Bool and missing values in pandas

Tags:

I am trying to figure out whether or not a column in a pandas dataframe is boolean or not (and if so, if it has missing values and so on).

In order to test the function that I created I tried to create a dataframe with a boolean column with missing values. However, I would say that missing values are handled exclusively 'untyped' in python and there are some weird behaviours:

> boolean = pd.Series([True, False, None])
> print(boolean)

0     True
1    False
2     None
dtype: object

so the moment you put None into the list, it is being regarded as object because python is not able to mix the types bool and type(None)=NoneType back into bool. The same thing happens with math.nan and numpy.nan. The weirdest things happen when you try to force pandas into an area it does not want to go to :-)

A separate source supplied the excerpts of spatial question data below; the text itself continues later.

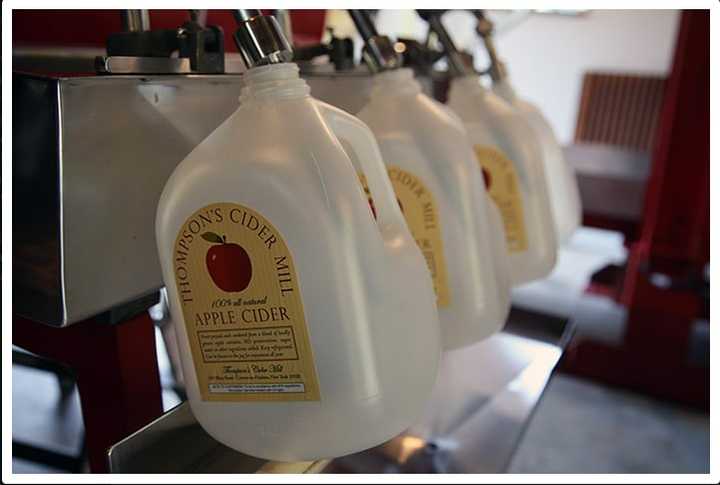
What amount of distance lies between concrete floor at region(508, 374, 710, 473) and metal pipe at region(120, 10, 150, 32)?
139cm

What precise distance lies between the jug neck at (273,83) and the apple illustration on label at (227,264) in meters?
0.09

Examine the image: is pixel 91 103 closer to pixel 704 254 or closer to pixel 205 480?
pixel 205 480

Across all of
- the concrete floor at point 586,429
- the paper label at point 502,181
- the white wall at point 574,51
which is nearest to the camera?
the paper label at point 502,181

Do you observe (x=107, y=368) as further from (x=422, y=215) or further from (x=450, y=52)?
(x=450, y=52)

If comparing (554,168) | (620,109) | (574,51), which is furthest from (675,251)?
(574,51)

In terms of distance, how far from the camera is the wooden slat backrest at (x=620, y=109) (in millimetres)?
4188

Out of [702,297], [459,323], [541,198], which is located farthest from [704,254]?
[459,323]

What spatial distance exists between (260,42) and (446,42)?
0.39 metres

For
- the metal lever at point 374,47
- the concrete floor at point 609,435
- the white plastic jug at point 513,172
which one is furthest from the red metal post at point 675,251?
the metal lever at point 374,47

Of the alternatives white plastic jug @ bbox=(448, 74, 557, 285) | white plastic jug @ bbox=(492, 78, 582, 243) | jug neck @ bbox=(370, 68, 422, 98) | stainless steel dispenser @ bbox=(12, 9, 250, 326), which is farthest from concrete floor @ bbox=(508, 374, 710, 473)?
stainless steel dispenser @ bbox=(12, 9, 250, 326)

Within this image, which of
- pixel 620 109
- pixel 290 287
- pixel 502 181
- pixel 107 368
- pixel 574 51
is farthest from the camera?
pixel 574 51

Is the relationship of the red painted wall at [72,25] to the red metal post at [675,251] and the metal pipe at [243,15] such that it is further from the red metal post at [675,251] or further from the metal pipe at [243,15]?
the red metal post at [675,251]

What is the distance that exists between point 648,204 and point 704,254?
23 centimetres

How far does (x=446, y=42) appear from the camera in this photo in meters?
0.75
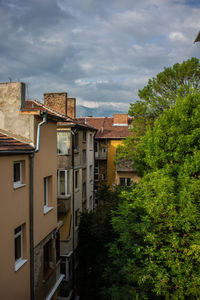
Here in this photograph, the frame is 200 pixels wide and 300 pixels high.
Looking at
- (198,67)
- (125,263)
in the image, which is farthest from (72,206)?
(198,67)

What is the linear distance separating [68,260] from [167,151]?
11.8 metres

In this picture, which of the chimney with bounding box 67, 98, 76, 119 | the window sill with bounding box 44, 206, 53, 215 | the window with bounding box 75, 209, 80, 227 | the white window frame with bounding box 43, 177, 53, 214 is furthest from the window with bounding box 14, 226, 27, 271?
the chimney with bounding box 67, 98, 76, 119

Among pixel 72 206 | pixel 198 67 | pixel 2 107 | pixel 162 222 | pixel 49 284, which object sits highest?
pixel 198 67

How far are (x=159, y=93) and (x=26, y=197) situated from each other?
62.1ft

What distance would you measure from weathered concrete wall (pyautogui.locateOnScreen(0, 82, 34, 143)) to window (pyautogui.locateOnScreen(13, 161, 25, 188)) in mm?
1096

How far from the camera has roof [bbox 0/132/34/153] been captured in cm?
721

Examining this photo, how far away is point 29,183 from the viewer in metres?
8.63

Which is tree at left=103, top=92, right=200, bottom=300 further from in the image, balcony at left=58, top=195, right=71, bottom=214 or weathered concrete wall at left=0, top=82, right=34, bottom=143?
weathered concrete wall at left=0, top=82, right=34, bottom=143

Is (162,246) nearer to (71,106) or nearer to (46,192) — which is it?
(46,192)

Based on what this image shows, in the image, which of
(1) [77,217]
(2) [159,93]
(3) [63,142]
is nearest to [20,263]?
(3) [63,142]

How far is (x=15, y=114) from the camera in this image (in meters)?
9.23

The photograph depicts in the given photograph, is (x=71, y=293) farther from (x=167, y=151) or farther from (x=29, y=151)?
(x=29, y=151)

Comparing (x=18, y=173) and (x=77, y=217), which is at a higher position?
(x=18, y=173)

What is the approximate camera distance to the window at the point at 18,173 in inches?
317
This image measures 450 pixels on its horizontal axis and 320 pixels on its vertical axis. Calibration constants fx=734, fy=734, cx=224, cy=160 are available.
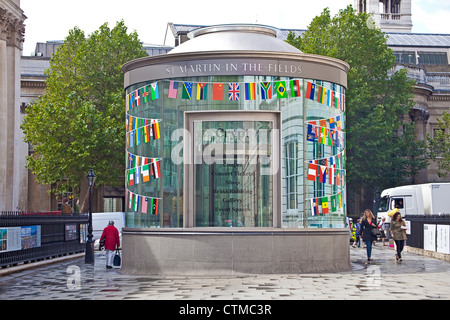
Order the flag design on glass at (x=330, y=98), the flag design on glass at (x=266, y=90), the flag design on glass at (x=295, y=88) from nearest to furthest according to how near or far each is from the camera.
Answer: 1. the flag design on glass at (x=266, y=90)
2. the flag design on glass at (x=295, y=88)
3. the flag design on glass at (x=330, y=98)

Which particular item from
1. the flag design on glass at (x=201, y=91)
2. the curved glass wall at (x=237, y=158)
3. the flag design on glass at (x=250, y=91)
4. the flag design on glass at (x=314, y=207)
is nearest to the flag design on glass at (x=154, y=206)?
the curved glass wall at (x=237, y=158)

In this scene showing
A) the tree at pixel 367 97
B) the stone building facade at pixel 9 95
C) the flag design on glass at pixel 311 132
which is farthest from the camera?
the tree at pixel 367 97

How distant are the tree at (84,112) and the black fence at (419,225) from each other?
1987 cm

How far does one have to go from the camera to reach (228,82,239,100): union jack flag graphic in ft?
66.1

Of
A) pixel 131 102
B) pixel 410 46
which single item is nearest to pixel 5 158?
pixel 131 102

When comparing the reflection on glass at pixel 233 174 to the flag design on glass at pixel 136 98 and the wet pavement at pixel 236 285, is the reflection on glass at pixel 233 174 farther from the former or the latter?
the flag design on glass at pixel 136 98

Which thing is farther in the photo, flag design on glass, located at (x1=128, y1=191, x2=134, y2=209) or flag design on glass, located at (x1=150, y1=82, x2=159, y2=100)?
flag design on glass, located at (x1=128, y1=191, x2=134, y2=209)

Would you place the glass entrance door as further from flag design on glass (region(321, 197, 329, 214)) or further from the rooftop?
the rooftop

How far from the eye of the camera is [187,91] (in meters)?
20.4

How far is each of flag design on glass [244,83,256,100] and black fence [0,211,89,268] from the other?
8.41 m

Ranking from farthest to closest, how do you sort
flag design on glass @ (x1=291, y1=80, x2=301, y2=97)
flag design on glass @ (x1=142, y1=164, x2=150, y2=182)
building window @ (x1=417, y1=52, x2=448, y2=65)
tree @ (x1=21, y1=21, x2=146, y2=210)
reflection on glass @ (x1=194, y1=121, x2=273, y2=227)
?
building window @ (x1=417, y1=52, x2=448, y2=65)
tree @ (x1=21, y1=21, x2=146, y2=210)
flag design on glass @ (x1=142, y1=164, x2=150, y2=182)
flag design on glass @ (x1=291, y1=80, x2=301, y2=97)
reflection on glass @ (x1=194, y1=121, x2=273, y2=227)

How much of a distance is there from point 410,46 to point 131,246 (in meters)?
67.5

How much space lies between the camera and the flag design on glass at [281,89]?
20.4 m

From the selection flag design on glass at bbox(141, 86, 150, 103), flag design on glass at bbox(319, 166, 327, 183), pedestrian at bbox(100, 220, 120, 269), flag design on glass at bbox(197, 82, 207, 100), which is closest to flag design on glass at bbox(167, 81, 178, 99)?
flag design on glass at bbox(197, 82, 207, 100)
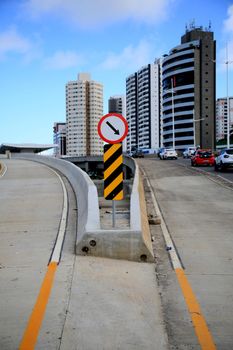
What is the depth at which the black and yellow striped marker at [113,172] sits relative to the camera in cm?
929

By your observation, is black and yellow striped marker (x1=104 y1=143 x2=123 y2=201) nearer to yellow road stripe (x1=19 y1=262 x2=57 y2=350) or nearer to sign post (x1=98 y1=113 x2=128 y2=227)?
sign post (x1=98 y1=113 x2=128 y2=227)

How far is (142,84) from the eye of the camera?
616 feet

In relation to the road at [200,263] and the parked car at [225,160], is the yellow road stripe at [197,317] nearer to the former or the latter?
the road at [200,263]

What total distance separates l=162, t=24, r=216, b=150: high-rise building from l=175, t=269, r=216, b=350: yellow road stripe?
14008 centimetres

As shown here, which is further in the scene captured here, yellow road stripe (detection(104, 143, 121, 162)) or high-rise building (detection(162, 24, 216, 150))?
high-rise building (detection(162, 24, 216, 150))

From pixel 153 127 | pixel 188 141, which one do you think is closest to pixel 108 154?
pixel 188 141

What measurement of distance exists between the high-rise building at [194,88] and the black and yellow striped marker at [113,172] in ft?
451

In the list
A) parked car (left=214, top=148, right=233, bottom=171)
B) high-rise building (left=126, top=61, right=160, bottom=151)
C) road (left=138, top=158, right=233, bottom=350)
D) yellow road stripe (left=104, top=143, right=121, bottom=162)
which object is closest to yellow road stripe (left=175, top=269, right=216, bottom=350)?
road (left=138, top=158, right=233, bottom=350)

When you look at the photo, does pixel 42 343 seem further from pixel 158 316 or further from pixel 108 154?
pixel 108 154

> boolean = pd.Series([True, False, np.nan]).astype(bool)
> print(boolean)
0     True
1    False
2     True
dtype: bool

So 'np.nan' is being casted to 'True'?

Questions:

Given a data table where one column is of type 'object' but in fact it is a boolean column with missing values: how do I figure that out? After filtering for the non-missing values it is still of type 'object'... do I need to implement a try-catch-cast of every column into every imaginable data type in order to see the true nature of columns?
I guess that there is a logical explanation of why np.nan is being casted to True but this is an unwanted behaviour of the software pandas/python itself, right? So should I file a bug report?

615

asked Aug 28 '19 13:08

Fabian Werner

1 Answers

Q1: I would start with combining

np.any(pd.isna(boolean))

to identify if there are any None Values in a column, and with

set(boolean)

You can identify, if there are only True, False and Nones inside. Combining with filtering (and if you prefer to also typcasting) you should be done.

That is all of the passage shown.